The Flawless Robot Lover - Tenjo Night
Romantic human-robot relationships are no longer the stuff of science fiction—researchers expect them to become reality within four decades. And they do not mean simply, mechanical sex.
“I am talking about loving relationships about 40 years from now,” David Levy, author of the book “Love + sex with robots,” said at an international conference held last week at the University of Maastricht in the Netherlands.
“When there are robots that have also emotions, personality, consciousness. They can talk to you, they can make you laugh. They can say they love you just like a human would say ‘I love you’, and say it as though they mean it.”
Robots as sex toys should already be on the market within five years, predicted Levy, “a sort of an upgrade of the sex dolls on sale now.”
These would have electronic speech and sensors that make them utter “nice sounds” when a human caresses their “erogenous zones.”
But to build robots as real partners would take a bit longer, with conversation skills being the main obstacle for developers.
Scientists were working on artificial personality, emotion and consciousness, said Levy, and some robots already appear lifelike.
“But for loving relationships—that is something completely different. In loving relationships there are many more things that are important. And the most difficult of all is conversation.
“You want your robot to be able to talk to you about what is interesting to you. You want a partner who has some similar interest to you, who talks to you in a manner that pleases you, who has a similar sense of humor to you.”

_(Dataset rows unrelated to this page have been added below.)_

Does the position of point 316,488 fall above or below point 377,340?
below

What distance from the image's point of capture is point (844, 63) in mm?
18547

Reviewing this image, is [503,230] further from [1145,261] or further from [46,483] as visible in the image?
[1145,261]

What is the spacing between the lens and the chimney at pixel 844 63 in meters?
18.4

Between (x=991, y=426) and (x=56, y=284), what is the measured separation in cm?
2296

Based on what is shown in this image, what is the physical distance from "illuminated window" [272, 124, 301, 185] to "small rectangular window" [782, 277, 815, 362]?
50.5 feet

The field of human-computer conversation is crucial to building robots with whom humans could fall in love, but is lagging behind other areas of development, said the author.
“I am sure it will happen. In 40 years ... perhaps sooner. You will find robots, conversation partners, that will talk to you and you will get as much pleasure from it as talking to another human. I am sure of it.”
Levy’s bombshell thesis, whose publication has had a ripple-effect way beyond the scientific community, gives rise to a number of complicated ethical and relationship questions.
British scholar Dylan Evans pointed out the paradox inherent to any relationship with a robot.
“What is absolutely crucial to the sentiment of love, is the belief that the love is neither unconditional nor eternal.
“Robots cannot choose you, they cannot reject you. That could become very boring, and one can imagine the human becoming cruel against his defenseless partner”, said Evans.
A robot could conceivably be programmed with a will of its own and the ability to reject his human partner, he said, “but that would be a very difficult robot to sell”.
It seems the theme of the Japanese series Zettai Kareshi is coming true at all. I admit in the physical aspect of a relationship the robots would be unequaled but emotionally I don't think so. Even humans are having problems with this. Love is a very complex emotion after all. Making someone fall in love is very difficult thing even for us humans unless your surname is De Marco or Rizal.
In the long run can a robot develop organic feeling not derived from its program? This is an idea advanced in the film Bicentennial Man (starring Robin Williams). I don't know time will tell (I hope not for there are many disillusioned women out there who are more likely to choose a robot with feelings than robotic men. Oh no not another competition! Hey, I'm passionate just to make things clear.).